## Aim
Copy exactly the lines from the one containing "Of the blurred" through the last line of the records, both included, and nothing more.
....
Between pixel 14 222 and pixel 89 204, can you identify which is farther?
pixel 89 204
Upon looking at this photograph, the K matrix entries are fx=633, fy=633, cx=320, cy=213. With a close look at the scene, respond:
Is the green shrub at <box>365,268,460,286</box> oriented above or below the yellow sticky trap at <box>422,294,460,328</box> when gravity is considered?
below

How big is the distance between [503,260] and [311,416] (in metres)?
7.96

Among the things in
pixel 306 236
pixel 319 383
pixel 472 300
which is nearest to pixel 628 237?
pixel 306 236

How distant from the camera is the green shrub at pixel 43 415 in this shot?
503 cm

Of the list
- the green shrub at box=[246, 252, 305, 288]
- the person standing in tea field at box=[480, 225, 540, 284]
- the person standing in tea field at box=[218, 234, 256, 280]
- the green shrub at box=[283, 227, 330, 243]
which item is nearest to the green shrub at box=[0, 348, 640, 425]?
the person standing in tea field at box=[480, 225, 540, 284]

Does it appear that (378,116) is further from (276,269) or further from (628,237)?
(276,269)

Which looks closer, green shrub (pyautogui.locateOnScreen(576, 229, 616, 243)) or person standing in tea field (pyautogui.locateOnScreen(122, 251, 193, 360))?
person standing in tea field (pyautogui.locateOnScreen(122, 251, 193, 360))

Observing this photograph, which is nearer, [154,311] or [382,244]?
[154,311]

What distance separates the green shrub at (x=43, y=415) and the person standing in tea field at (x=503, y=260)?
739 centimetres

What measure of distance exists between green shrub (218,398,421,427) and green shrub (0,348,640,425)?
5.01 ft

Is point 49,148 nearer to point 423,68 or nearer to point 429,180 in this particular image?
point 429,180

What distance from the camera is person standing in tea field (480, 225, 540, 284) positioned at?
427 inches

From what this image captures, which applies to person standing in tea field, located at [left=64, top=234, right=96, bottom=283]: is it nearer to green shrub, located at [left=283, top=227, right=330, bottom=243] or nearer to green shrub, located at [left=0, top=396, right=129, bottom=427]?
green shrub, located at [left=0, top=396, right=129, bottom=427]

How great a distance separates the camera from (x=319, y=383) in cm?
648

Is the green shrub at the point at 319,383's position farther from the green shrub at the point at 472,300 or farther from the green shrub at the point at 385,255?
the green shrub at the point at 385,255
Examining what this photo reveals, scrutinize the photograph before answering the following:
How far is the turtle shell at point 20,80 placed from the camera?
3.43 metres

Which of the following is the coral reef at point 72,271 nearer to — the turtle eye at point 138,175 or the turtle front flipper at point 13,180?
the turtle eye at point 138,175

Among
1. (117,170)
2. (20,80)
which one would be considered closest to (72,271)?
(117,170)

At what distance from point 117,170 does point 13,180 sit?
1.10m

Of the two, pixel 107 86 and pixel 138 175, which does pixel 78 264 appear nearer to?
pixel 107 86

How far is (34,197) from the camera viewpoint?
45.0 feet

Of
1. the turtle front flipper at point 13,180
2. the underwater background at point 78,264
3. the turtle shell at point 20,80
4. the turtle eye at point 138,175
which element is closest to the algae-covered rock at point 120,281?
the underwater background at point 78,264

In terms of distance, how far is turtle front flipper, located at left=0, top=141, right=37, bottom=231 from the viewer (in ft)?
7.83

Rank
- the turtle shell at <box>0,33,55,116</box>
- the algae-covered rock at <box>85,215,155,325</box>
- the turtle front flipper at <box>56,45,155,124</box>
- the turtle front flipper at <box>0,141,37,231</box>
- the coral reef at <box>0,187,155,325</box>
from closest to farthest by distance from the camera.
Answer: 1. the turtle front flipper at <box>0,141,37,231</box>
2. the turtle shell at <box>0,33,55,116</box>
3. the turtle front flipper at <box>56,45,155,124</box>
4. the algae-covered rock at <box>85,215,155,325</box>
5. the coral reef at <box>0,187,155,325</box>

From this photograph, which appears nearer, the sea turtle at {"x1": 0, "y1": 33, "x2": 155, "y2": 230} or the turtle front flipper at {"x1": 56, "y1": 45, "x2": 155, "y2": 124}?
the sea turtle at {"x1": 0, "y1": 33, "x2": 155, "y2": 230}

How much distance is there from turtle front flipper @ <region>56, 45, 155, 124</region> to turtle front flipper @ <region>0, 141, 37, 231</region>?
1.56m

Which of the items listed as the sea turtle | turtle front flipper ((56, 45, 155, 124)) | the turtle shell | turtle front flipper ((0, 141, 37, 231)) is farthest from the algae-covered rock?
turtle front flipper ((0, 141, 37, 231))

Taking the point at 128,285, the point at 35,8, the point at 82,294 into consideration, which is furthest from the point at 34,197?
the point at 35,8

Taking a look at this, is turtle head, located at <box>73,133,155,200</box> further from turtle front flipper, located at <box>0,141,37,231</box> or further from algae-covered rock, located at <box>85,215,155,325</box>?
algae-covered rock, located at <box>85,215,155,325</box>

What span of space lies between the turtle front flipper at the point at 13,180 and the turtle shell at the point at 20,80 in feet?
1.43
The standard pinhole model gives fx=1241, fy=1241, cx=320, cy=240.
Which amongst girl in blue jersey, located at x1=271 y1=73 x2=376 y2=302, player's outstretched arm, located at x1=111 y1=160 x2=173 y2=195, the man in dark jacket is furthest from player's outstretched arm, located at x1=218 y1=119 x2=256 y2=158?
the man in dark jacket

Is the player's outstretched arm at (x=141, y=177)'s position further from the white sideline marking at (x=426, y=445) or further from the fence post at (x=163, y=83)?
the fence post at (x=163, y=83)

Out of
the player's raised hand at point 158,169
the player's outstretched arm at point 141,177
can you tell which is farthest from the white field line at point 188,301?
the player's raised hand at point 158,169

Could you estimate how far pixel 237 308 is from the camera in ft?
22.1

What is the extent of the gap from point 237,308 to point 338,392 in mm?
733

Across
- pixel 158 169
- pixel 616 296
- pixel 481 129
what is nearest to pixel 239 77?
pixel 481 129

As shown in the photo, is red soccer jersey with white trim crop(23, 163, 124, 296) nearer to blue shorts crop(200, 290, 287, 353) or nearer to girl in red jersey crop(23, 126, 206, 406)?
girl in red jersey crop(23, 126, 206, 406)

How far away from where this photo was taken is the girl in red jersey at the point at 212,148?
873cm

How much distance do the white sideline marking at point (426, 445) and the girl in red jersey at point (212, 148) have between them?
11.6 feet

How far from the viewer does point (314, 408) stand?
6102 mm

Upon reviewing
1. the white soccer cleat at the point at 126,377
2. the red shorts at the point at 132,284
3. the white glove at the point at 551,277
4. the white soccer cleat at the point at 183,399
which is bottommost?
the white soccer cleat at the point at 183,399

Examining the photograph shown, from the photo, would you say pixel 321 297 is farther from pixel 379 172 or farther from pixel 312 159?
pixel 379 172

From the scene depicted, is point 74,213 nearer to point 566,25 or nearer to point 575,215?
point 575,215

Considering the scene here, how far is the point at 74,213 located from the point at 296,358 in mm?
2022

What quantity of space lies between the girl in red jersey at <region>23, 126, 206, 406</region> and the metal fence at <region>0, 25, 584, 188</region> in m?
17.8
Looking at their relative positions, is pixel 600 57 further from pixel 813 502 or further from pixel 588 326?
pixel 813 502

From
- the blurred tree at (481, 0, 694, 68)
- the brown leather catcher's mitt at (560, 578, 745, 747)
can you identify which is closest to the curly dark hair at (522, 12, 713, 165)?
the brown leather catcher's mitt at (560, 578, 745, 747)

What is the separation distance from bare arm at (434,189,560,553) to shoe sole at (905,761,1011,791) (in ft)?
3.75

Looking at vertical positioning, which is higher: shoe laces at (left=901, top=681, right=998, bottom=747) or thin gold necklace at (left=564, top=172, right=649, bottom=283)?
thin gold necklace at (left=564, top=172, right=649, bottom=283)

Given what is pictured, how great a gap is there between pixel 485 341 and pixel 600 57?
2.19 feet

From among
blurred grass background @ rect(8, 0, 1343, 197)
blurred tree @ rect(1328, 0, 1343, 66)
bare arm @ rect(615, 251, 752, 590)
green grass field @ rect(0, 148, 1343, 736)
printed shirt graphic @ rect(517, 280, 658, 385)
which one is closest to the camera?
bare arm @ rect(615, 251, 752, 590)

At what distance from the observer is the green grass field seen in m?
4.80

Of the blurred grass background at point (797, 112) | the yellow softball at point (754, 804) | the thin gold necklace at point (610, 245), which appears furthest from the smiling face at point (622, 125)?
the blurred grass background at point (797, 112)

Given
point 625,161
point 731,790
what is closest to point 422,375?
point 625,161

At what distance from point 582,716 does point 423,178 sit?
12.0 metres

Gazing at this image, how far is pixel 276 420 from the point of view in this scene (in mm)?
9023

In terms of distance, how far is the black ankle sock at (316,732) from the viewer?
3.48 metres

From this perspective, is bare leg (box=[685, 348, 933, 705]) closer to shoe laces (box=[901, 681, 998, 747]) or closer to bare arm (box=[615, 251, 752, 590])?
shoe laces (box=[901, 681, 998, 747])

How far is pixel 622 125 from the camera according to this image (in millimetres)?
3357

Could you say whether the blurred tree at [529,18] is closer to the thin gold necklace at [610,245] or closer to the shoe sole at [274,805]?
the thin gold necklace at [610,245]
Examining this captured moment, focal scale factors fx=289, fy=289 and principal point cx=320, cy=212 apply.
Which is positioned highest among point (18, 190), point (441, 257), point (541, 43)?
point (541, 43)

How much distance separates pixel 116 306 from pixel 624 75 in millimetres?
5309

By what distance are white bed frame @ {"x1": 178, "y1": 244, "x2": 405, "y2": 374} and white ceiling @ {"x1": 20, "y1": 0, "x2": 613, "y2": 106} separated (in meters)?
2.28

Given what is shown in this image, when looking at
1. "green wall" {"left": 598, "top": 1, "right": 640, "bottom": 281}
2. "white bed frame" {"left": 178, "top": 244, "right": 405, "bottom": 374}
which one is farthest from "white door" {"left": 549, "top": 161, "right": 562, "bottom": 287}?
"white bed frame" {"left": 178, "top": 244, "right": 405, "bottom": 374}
....
## Expected answer
Of the blurred grass background at point (797, 112) | the yellow softball at point (754, 804) | the thin gold necklace at point (610, 245), which appears furthest from the smiling face at point (622, 125)?
the blurred grass background at point (797, 112)

Given
point 625,161
point 731,790
what is closest to point 422,375?
point 625,161

At what distance from point 582,716 does point 423,178 sit?
12.0 metres

Gazing at this image, how far is pixel 276 420 from the point of view in this scene (in mm)?
9023

In terms of distance, how far is the black ankle sock at (316,732) from the viewer?
3.48 metres

From this perspective, is bare leg (box=[685, 348, 933, 705]) closer to shoe laces (box=[901, 681, 998, 747]) or closer to bare arm (box=[615, 251, 752, 590])?
shoe laces (box=[901, 681, 998, 747])

How far is pixel 622 125 from the camera according to this image (in millimetres)?
3357

Could you say whether the blurred tree at [529,18] is closer to the thin gold necklace at [610,245] or closer to the shoe sole at [274,805]?
the thin gold necklace at [610,245]
Examining this captured moment, focal scale factors fx=289, fy=289 and principal point cx=320, cy=212 apply.
Which is positioned highest among point (18, 190), point (441, 257), point (541, 43)?
point (541, 43)

How much distance separates pixel 116 306 from pixel 624 75 in millimetres?
5309

By what distance are white bed frame @ {"x1": 178, "y1": 244, "x2": 405, "y2": 374} and white ceiling @ {"x1": 20, "y1": 0, "x2": 613, "y2": 106} separated (in meters)?
2.28

Given what is shown in this image, when looking at
1. "green wall" {"left": 598, "top": 1, "right": 640, "bottom": 281}
2. "white bed frame" {"left": 178, "top": 244, "right": 405, "bottom": 374}
which one is farthest from "white door" {"left": 549, "top": 161, "right": 562, "bottom": 287}?
"white bed frame" {"left": 178, "top": 244, "right": 405, "bottom": 374}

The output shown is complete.